Your tasks:
A: According to the article about the chronic pain program, which two institutions did PCH partner with to launch The Comfort Ability Program in Western Australia?
B: Rewrite the article about the chronic pain program from "Site Director and" up to and including "treatment with certainty.", replacing "families" with "households".

Excerpt to read:
···
New innovative program for chronic pain

Pain team at PCH: (L-R) Anna Hilyard, Julia Kingsley, Megan McKee, Leasa Ashton, Emily McGurk, Emma Woods.
Image | Pain team at PCH: (L-R) Anna Hilyard, Julia Kingsley, Megan McKee, Leasa Ashton, Emily McGurk, Emma Woods.
July 27, 2021

PCH has partnered with Boston Children’s Hospital and Harvard University to launch The Comfort Ability Program in Western Australia. This internationally recognised intervention will help children and families learn how to manage chronic or recurring pain. 

Site Director and APA Pain Physiotherapist Anna Hilyard is a Churchill Fellow specialising in digital health. For the first time in Australia, the program will be available in both online and face to face formats. Anna’s Churchill project has been focused on the establishment of an online pain program to improve treatment access for families in remote and regional areas. The online Comfort Ability Program offered by PCH will allow families to participate from their home, school or workplace. The videoconference format will also offer more flexibility for families living closer to PCH.  The unpredictability of COVID restrictions, and the potential for snap lock downs, impacts face to face treatment planning. The online Comfort Ability Program allows PCH to plan treatment with certainty.
···
(Spatial grounding data)
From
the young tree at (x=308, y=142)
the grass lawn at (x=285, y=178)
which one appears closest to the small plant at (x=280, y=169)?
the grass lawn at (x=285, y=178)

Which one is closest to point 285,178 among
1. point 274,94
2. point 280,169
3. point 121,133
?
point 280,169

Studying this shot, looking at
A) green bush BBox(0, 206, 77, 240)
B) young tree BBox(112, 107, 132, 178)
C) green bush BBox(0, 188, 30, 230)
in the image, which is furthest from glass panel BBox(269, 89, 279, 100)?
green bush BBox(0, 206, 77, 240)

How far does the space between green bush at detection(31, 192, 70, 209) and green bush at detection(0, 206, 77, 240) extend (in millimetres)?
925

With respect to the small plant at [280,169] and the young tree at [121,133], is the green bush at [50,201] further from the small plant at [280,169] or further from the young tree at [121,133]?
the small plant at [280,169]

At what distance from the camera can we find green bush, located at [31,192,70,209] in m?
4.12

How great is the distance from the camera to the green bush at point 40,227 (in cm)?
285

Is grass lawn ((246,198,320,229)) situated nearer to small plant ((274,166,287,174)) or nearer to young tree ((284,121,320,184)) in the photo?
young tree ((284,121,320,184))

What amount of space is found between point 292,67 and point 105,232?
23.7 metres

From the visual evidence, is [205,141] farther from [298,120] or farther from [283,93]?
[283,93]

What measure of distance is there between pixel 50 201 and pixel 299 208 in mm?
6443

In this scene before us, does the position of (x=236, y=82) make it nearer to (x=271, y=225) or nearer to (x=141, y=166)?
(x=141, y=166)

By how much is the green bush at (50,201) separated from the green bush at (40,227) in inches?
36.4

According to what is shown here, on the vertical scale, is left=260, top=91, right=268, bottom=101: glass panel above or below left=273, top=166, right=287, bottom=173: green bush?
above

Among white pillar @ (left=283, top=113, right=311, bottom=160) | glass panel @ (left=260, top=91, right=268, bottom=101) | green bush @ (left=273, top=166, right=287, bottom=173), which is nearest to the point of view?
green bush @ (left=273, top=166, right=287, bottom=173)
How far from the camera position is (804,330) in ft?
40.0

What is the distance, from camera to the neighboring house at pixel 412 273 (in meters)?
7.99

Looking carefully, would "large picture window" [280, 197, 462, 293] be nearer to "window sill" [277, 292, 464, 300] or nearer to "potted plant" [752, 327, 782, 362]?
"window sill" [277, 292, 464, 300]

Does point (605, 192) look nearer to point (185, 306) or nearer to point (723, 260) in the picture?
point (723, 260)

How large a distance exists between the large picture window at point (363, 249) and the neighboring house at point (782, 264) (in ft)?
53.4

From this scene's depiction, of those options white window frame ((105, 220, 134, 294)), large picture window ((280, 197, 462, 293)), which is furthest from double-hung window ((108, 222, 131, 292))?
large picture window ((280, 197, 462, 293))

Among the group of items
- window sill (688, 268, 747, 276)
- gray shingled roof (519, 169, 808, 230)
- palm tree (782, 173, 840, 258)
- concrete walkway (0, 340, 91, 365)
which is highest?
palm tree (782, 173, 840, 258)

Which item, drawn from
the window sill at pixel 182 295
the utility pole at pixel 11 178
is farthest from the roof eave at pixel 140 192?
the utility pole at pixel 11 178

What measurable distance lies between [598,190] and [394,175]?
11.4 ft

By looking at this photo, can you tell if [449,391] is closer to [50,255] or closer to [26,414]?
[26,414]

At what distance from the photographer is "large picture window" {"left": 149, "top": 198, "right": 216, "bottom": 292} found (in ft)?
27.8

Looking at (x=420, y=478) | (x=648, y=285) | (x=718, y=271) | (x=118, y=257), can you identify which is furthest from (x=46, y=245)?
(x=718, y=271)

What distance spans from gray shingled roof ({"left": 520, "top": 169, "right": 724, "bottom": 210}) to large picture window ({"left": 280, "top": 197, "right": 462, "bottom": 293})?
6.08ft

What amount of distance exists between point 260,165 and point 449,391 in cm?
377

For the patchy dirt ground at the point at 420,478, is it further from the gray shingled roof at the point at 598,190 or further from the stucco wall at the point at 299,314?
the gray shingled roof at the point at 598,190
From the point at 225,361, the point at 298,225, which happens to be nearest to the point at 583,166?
···
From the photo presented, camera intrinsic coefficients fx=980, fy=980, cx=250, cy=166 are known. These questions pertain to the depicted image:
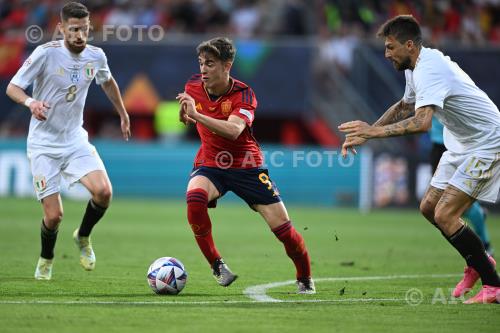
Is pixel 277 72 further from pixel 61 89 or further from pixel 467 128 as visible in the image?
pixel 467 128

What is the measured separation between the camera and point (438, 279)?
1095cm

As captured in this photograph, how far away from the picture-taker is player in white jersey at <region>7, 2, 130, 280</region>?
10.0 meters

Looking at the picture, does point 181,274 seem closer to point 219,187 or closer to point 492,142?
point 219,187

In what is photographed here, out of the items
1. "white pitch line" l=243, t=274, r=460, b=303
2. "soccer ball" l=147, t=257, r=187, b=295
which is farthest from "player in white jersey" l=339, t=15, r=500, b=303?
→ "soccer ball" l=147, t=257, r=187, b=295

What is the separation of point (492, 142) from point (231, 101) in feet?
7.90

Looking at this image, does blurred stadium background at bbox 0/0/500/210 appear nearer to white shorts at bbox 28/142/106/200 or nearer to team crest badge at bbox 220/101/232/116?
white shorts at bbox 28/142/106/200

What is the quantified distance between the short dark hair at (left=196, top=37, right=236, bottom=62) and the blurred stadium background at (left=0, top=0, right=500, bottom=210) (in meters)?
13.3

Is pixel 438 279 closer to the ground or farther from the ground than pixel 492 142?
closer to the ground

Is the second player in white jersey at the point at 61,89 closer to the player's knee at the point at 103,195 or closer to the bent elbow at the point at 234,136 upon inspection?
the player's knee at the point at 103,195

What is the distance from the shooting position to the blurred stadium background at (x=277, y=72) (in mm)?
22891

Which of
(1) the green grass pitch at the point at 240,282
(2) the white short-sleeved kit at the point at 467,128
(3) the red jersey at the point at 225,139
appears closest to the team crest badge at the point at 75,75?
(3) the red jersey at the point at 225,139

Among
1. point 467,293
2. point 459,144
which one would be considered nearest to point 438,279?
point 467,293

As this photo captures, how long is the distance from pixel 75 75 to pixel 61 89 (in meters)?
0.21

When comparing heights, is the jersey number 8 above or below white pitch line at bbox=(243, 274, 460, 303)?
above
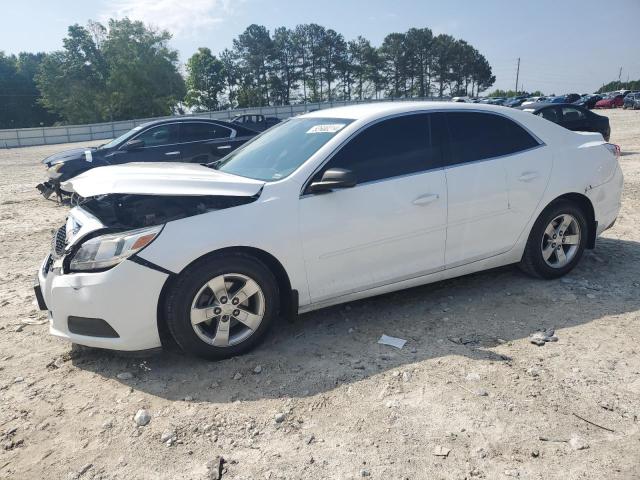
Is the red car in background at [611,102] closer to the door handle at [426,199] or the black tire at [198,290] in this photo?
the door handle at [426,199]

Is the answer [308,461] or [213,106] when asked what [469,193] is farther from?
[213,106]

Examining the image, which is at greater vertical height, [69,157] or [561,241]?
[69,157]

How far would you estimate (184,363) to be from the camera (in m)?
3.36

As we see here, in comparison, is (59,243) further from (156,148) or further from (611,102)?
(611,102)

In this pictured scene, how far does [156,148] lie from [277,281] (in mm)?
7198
···
Solved problems:
A: Boston Children’s Hospital and Harvard University.

B:
Site Director and APA Pain Physiotherapist Anna Hilyard is a Churchill Fellow specialising in digital health. For the first time in Australia, the program will be available in both online and face to face formats. Anna’s Churchill project has been focused on the establishment of an online pain program to improve treatment access for households in remote and regional areas. The online Comfort Ability Program offered by PCH will allow households to participate from their home, school or workplace. The videoconference format will also offer more flexibility for households living closer to PCH.  The unpredictability of COVID restrictions, and the potential for snap lock downs, impacts face to face treatment planning. The online Comfort Ability Program allows PCH to plan treatment with certainty.